◆ **STORED ROWS**
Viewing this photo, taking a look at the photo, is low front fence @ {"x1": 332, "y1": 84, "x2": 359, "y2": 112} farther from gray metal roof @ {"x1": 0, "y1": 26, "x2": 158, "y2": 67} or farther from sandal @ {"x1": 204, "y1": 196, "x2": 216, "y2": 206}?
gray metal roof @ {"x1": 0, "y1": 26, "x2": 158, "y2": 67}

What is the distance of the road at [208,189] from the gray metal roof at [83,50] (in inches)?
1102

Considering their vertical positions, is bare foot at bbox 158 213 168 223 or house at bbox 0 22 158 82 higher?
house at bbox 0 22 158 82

...

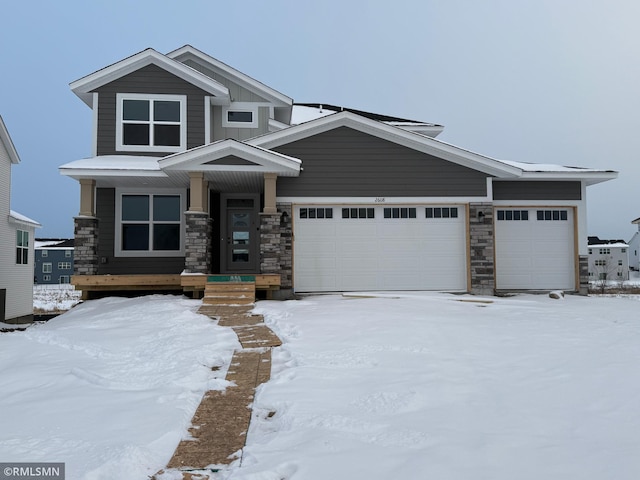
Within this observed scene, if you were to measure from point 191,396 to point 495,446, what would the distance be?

◆ **WHAT YOU HAVE TO DO**
Pick out every line in the records above that contains the word "this", and copy each one.

◆ **RESPONSE**
Viewing this photo, taking a look at the photo, is low front fence @ {"x1": 332, "y1": 84, "x2": 359, "y2": 112} farther from gray metal roof @ {"x1": 0, "y1": 26, "x2": 158, "y2": 67} or farther from sandal @ {"x1": 204, "y1": 196, "x2": 216, "y2": 206}?
Within this observed scene, if you were to measure from point 191,396 to point 495,446, what would the distance be?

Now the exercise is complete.